The matrix can be transposed by changing the strides from (4, 1) to (1, 4).

y$t()$stride()
[1] 1 4

When reshaping tensors, you can also infer a dimension by setting it to -1:

x$reshape(c(-1, 4))$shape
[1] 4 4

Of course, not all reshaping operations are valid. The number of elements in the original tensor and the reshaped tensor must be the same:

x$reshape(6)
Error in (function (self, shape) : shape '[6]' is invalid for input of size 16

Reference Semantics

One key property of torch tensors is that they have reference semantics. This is different from R, where objects usually have value semantics.

x <- torch_ones(2)
y <- x
y[1] <- 5
x # was modified
torch_tensor
 5
 1
[ CPUFloatType{2} ]

This differs from R, where objects typically have value semantics:

x <- c(1, 1)
y <- x
y[1] <- 5
x # was not modified
[1] 1 1
Note

Another notable exception to values semantics are R6 classes, which are used in the mlr3 ecosystem.

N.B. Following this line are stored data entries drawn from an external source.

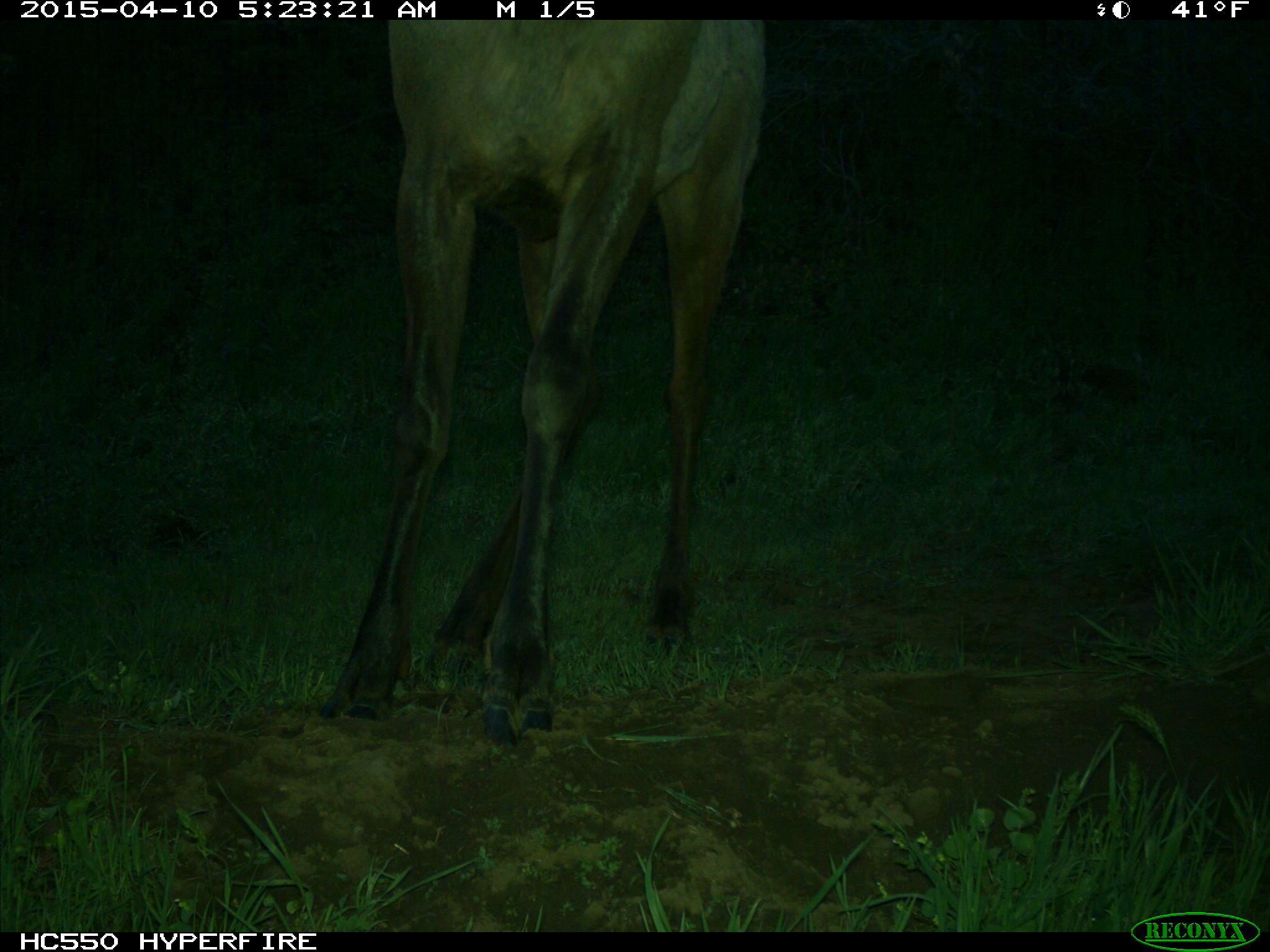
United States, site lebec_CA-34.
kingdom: Animalia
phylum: Chordata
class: Mammalia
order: Artiodactyla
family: Cervidae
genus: Cervus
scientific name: Cervus canadensis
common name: elk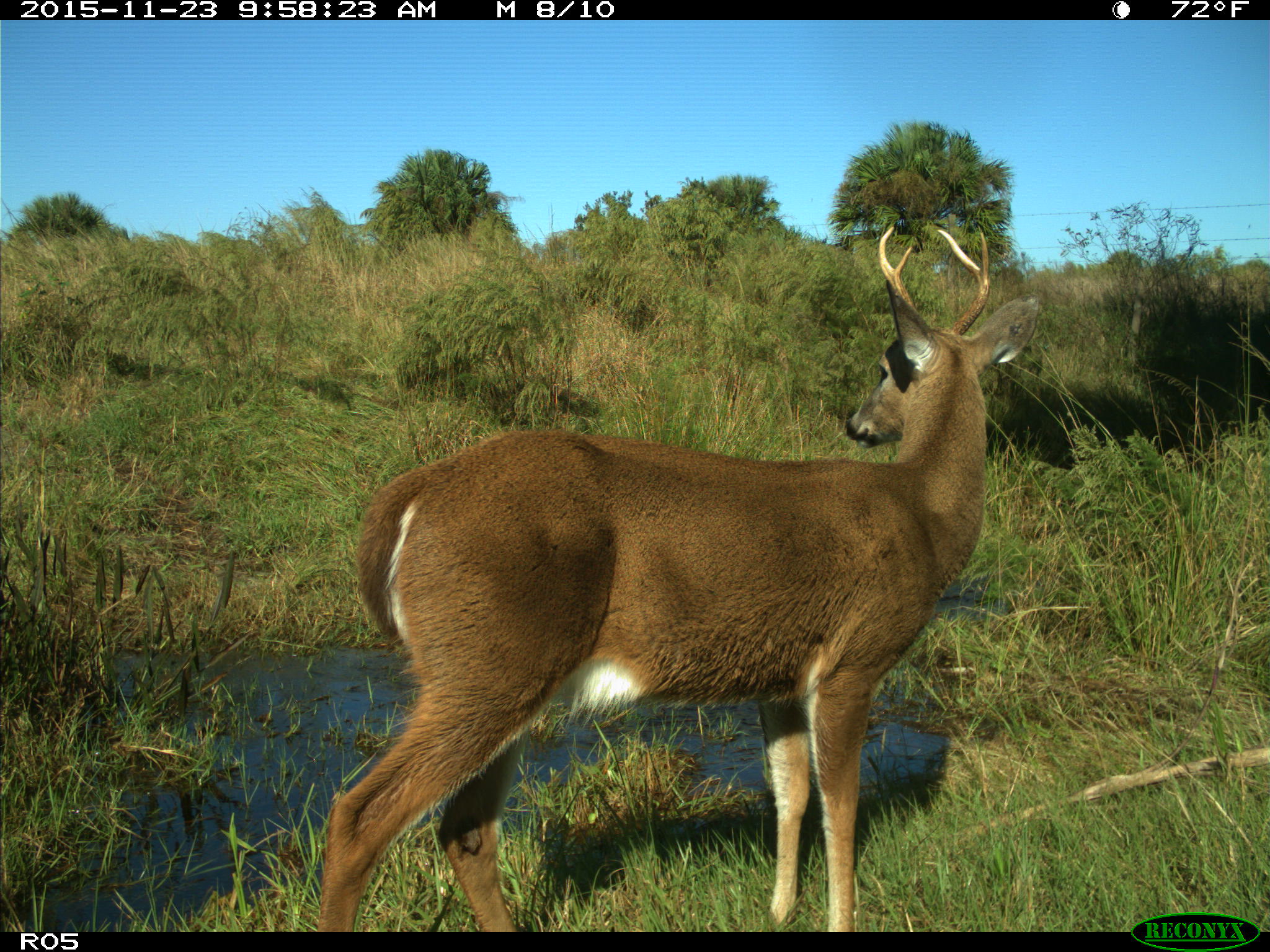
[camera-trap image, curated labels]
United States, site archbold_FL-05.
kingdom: Animalia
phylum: Chordata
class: Mammalia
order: Artiodactyla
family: Cervidae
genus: Odocoileus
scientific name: Odocoileus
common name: deer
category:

When one tensor (y) shares underlying data with another tensor (x), this is called a view. It is also possible to obtain a view on a subset of a tensor, e.g., via slicing:

x <- torch_arange(1, 10)
y <- x[1:3]
y[1] <- 100
x[1]
torch_tensor
100
[ CPUFloatType{} ]

Unfortunately, similar operations might sometimes create a view and sometimes allocate a new tensor. In the example below, we create a subset that is a non-contiguous sequence, and hence a new tensor is allocated:

x <- torch_arange(1, 10)
y <- x[c(1, 3, 5)]
y[1] <- 100
x[1]
torch_tensor
1
[ CPUFloatType{} ]

If it is important to create a copy of a vector, you can call the $clone() method:

x <- torch_arange(1, 3)
y <- x$clone()
y[1] <- 10
x[1] # is still 1
torch_tensor
1
[ CPUFloatType{} ]
Warning

This is also the case for the $reshape() methods from the last section, which will in some cases create a view and in other cases allocate a new tensor with the desired shape. If you want to ensure that you create a view on a tensor, you can use the $view() method, which will fail if the required view is not possible.

Quiz: Contiguous Data

Question 1: Reshaping a 2D Tensor

Consider the tensor below:

x1 <- torch_tensor(matrix(1:6, nrow = 2, byrow = FALSE))
x1
torch_tensor
 1  3  5
 2  4  6
[ CPULongType{2,3} ]

What is the result of x1$reshape(6), i.e., what are the first, second, …, sixth elements?

Click for answer This will result in (1, 3, 5, 2, 4, 6) because we (imagine that) first iterate over the rows and then the columns when “creating” the new tensor.